▶ [WHAT YOU HAVE TO DO]: Reproduce all of the data exactly. Images are not to appear in the reply.

▶ [GIVEN RECORDS]:
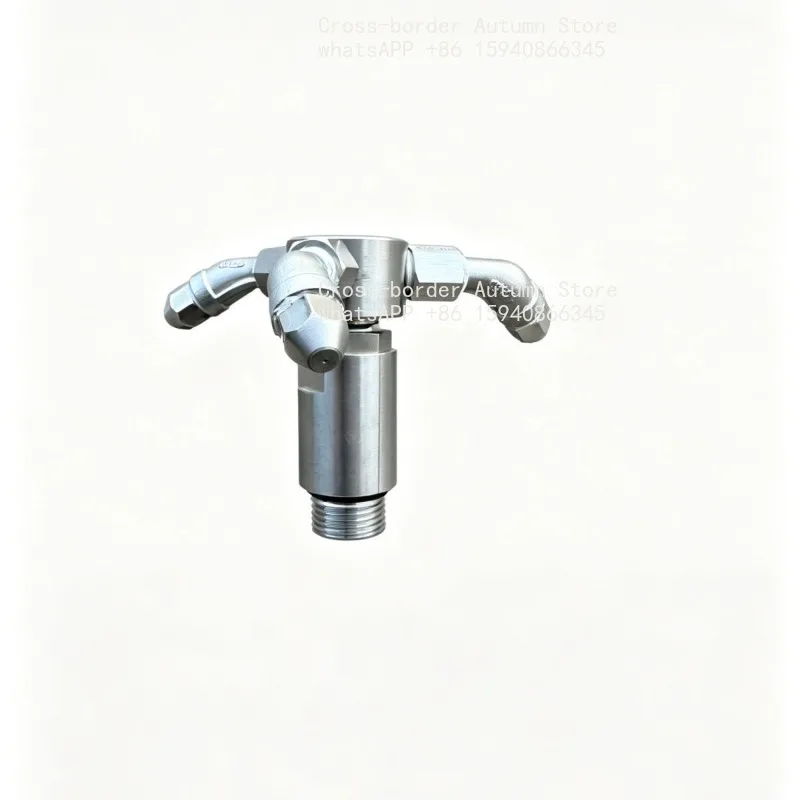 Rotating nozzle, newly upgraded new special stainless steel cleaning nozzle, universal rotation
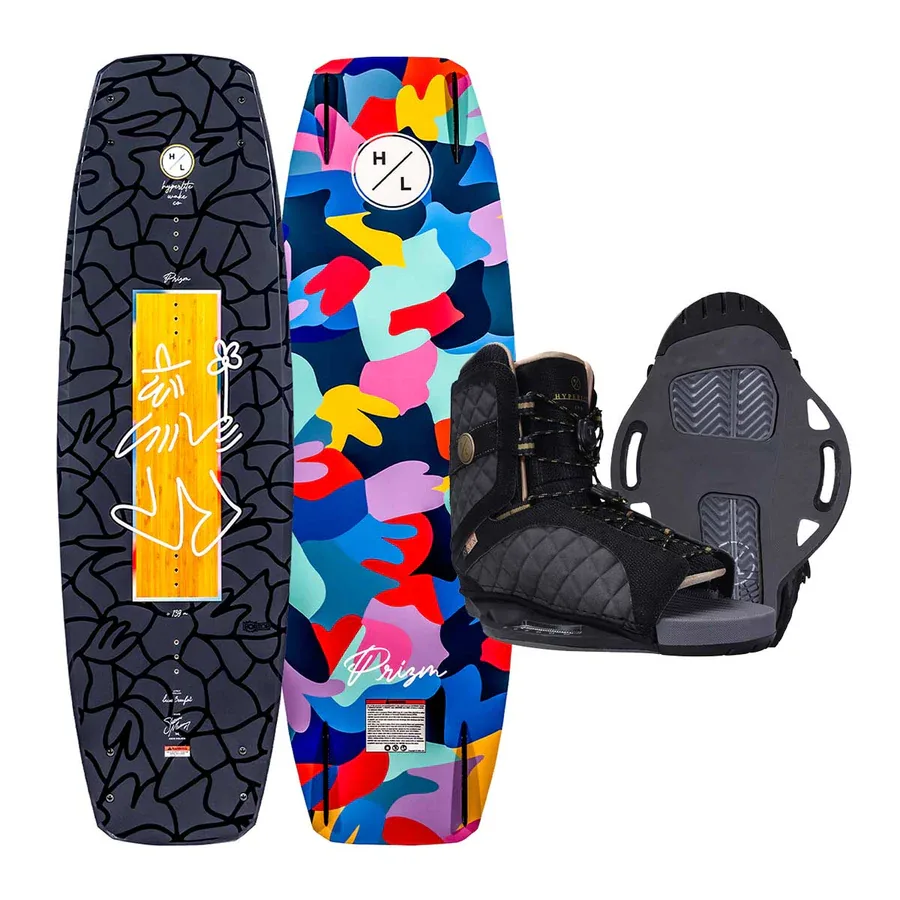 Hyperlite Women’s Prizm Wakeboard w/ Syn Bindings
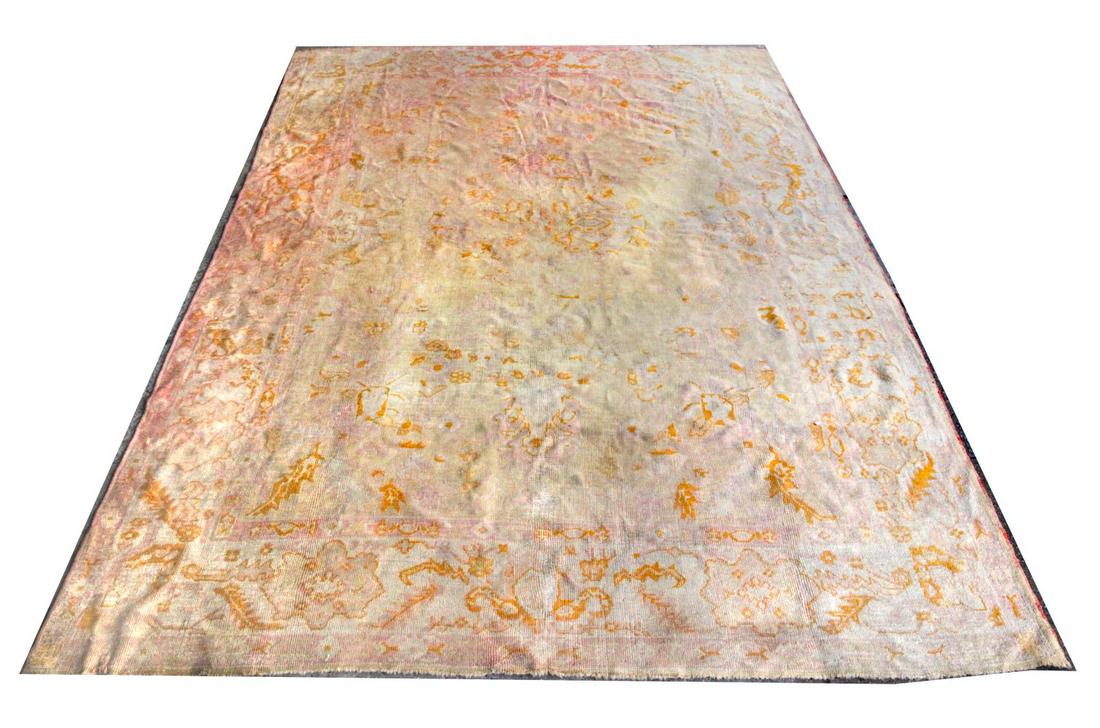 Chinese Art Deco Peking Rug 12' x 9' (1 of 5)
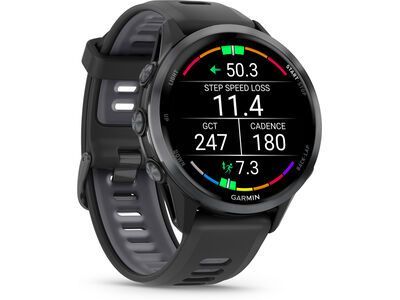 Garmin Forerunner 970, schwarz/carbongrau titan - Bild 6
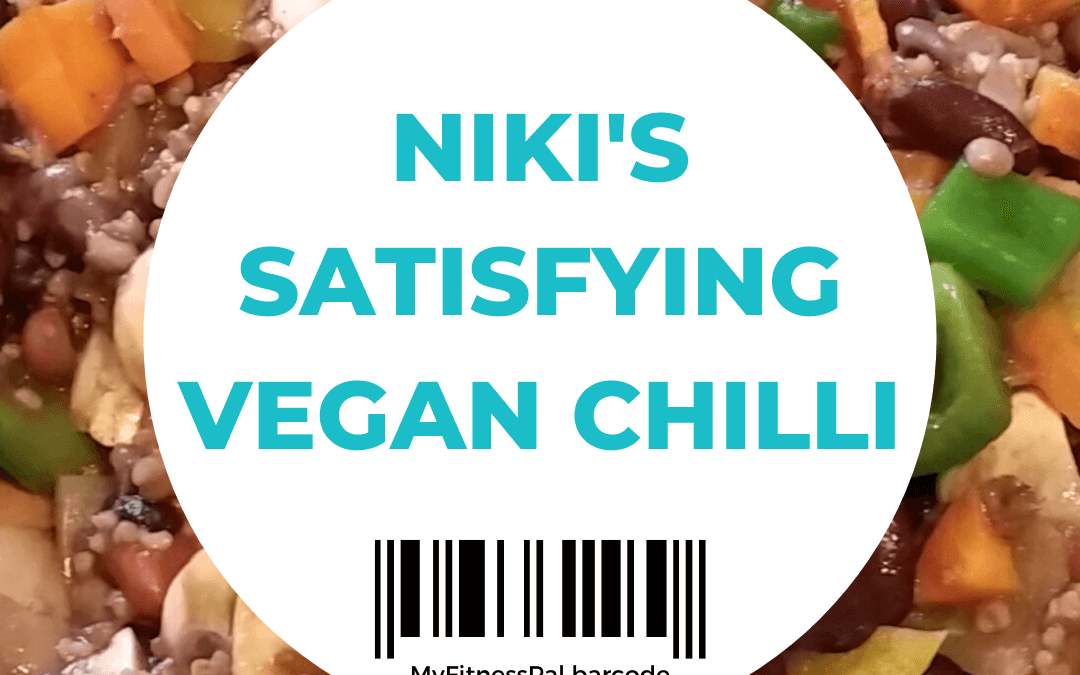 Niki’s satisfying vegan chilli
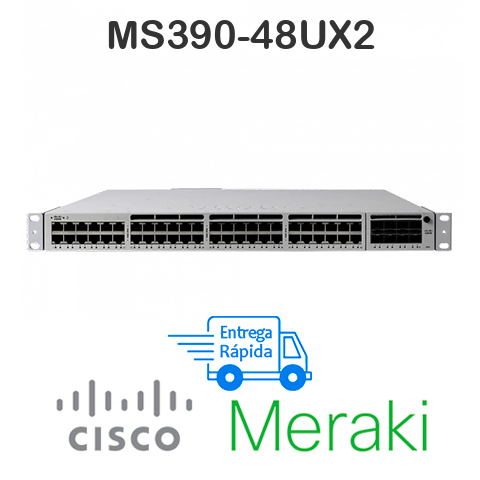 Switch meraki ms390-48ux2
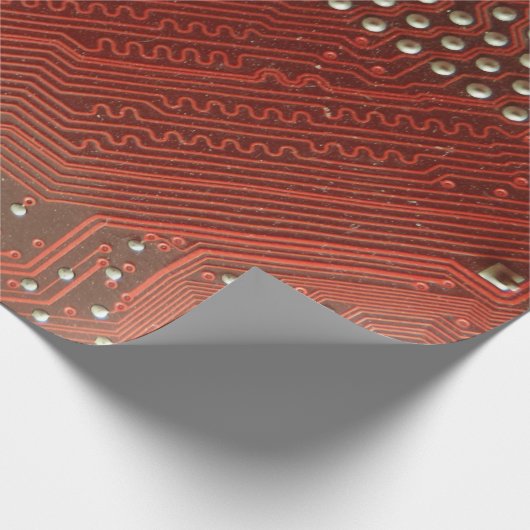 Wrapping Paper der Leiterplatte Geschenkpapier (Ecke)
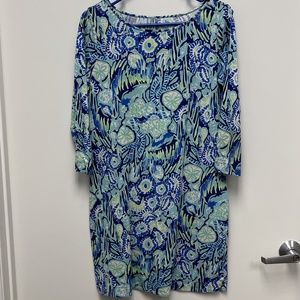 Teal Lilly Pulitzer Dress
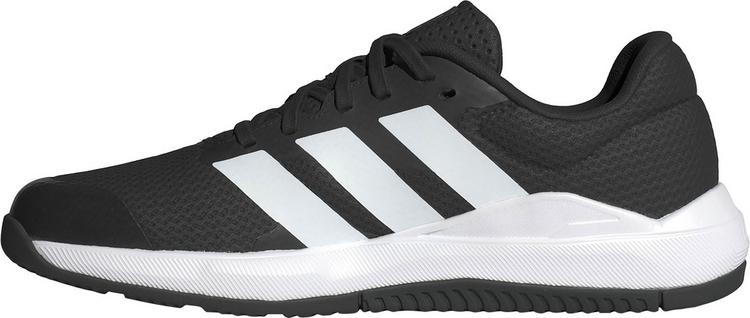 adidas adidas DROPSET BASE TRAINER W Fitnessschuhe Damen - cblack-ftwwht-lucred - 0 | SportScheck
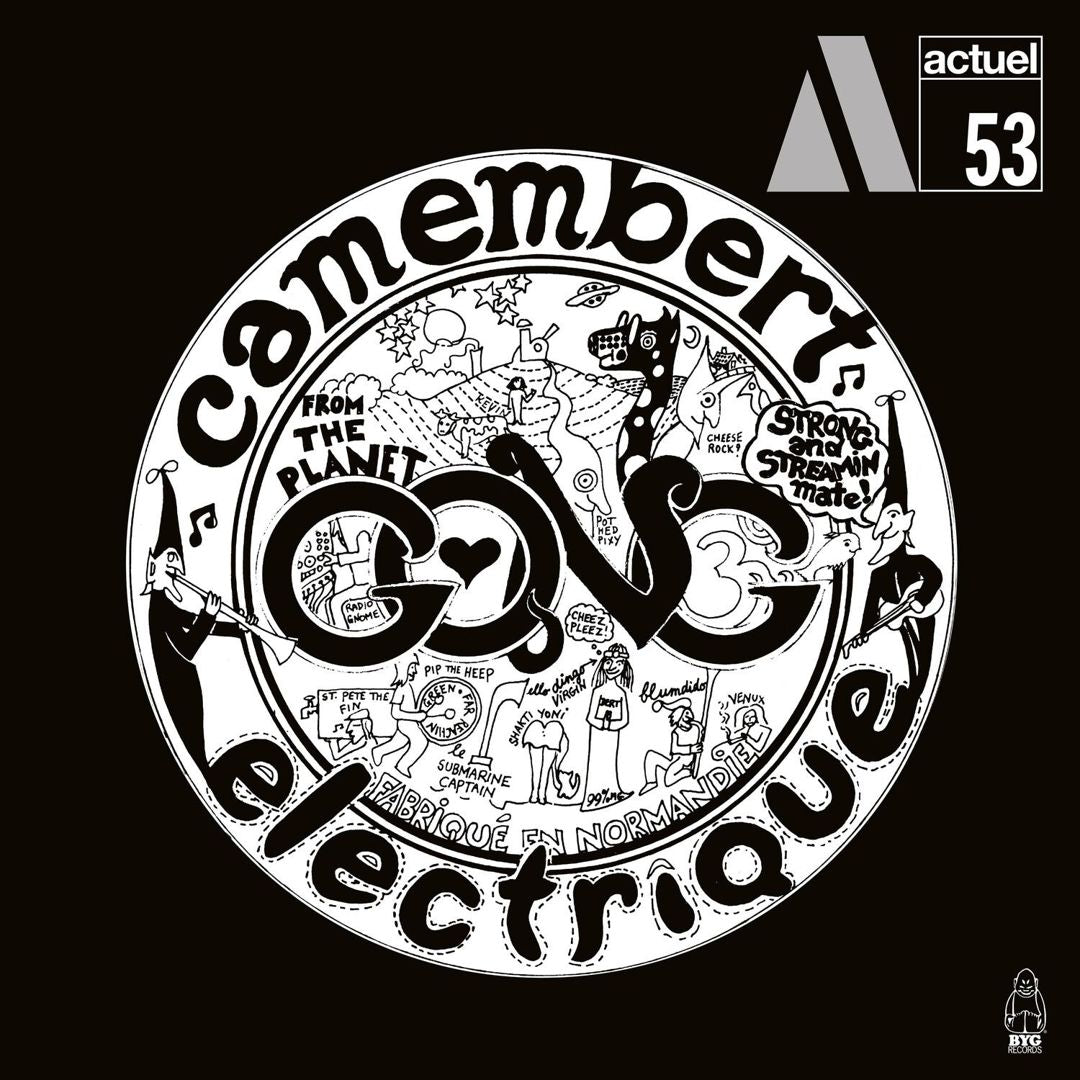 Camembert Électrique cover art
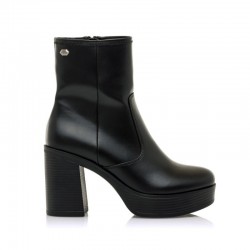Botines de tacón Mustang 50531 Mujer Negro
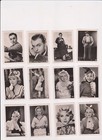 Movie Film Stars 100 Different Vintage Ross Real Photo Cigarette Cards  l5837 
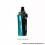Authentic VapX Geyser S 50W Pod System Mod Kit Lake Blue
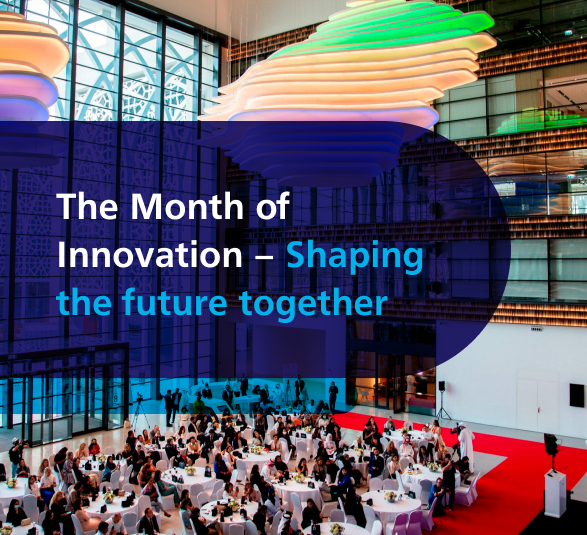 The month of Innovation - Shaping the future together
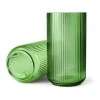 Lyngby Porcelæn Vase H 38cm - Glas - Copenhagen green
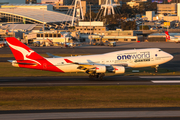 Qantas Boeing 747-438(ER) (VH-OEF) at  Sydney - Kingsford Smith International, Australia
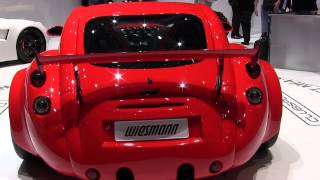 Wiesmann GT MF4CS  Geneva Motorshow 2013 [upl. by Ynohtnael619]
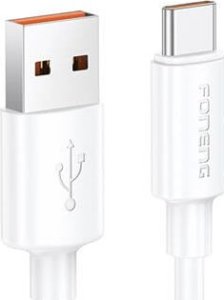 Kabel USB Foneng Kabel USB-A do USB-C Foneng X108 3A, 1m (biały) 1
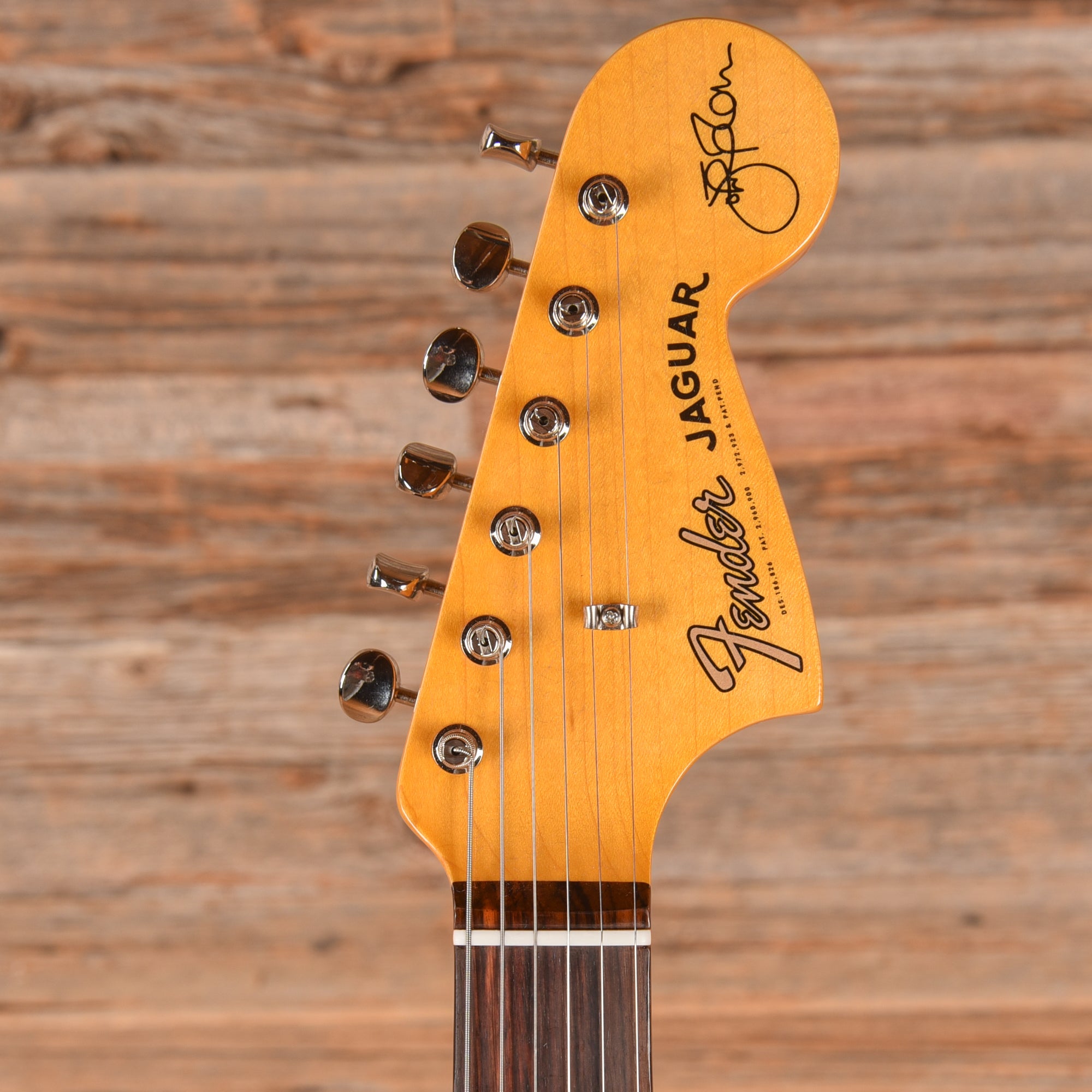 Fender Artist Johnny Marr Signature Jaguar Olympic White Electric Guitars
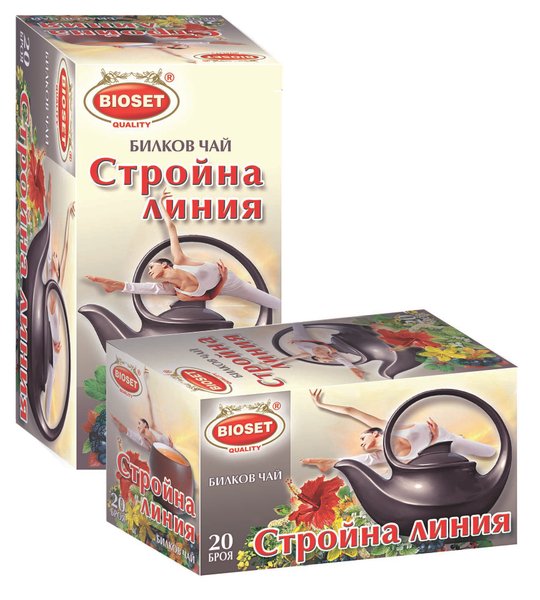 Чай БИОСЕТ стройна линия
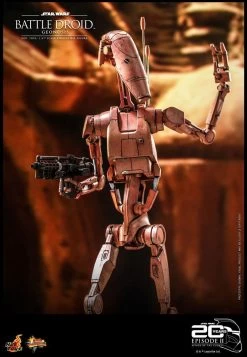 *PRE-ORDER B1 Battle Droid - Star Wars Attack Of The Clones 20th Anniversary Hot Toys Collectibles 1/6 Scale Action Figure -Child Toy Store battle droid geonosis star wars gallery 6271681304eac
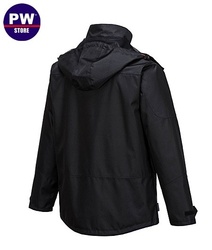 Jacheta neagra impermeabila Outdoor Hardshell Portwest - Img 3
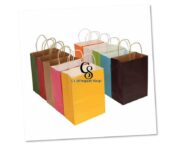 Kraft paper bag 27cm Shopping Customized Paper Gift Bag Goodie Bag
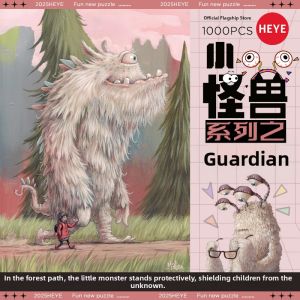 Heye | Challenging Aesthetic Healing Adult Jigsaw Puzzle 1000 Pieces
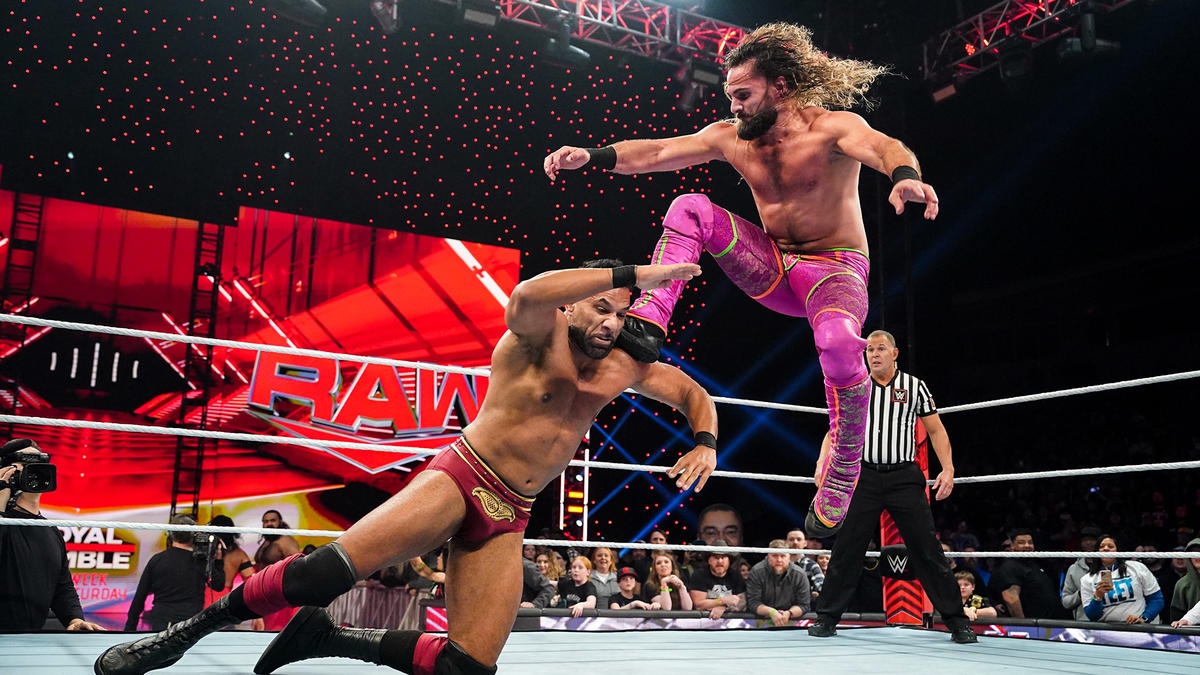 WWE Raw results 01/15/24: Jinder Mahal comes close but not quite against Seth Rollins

▶ [OUTPUT]:
 Rotating nozzle, newly upgraded new special stainless steel cleaning nozzle, universal rotation
 Hyperlite Women’s Prizm Wakeboard w/ Syn Bindings
 Chinese Art Deco Peking Rug 12' x 9' (1 of 5)
 Garmin Forerunner 970, schwarz/carbongrau titan - Bild 6
 Niki’s satisfying vegan chilli
 Switch meraki ms390-48ux2
 Wrapping Paper der Leiterplatte Geschenkpapier (Ecke)
 Teal Lilly Pulitzer Dress
 adidas adidas DROPSET BASE TRAINER W Fitnessschuhe Damen - cblack-ftwwht-lucred - 0 | SportScheck
 Camembert Électrique cover art
Botines de tacón Mustang 50531 Mujer Negro
 Movie Film Stars 100 Different Vintage Ross Real Photo Cigarette Cards  l5837 
Authentic VapX Geyser S 50W Pod System Mod Kit Lake Blue
 The month of Innovation - Shaping the future together
 Lyngby Porcelæn Vase H 38cm - Glas - Copenhagen green
 Qantas Boeing 747-438(ER) (VH-OEF) at  Sydney - Kingsford Smith International, Australia
 Wiesmann GT MF4CS  Geneva Motorshow 2013 [upl. by Ynohtnael619]
 Kabel USB Foneng Kabel USB-A do USB-C Foneng X108 3A, 1m (biały) 1
 Fender Artist Johnny Marr Signature Jaguar Olympic White Electric Guitars
 Чай БИОСЕТ стройна линия
 *PRE-ORDER B1 Battle Droid - Star Wars Attack Of The Clones 20th Anniversary Hot Toys Collectibles 1/6 Scale Action Figure -Child Toy Store battle droid geonosis star wars gallery 6271681304eac
 Jacheta neagra impermeabila Outdoor Hardshell Portwest - Img 3
 Kraft paper bag 27cm Shopping Customized Paper Gift Bag Goodie Bag
 Heye | Challenging Aesthetic Healing Adult Jigsaw Puzzle 1000 Pieces
 WWE Raw results 01/15/24: Jinder Mahal comes close but not quite against Seth Rollins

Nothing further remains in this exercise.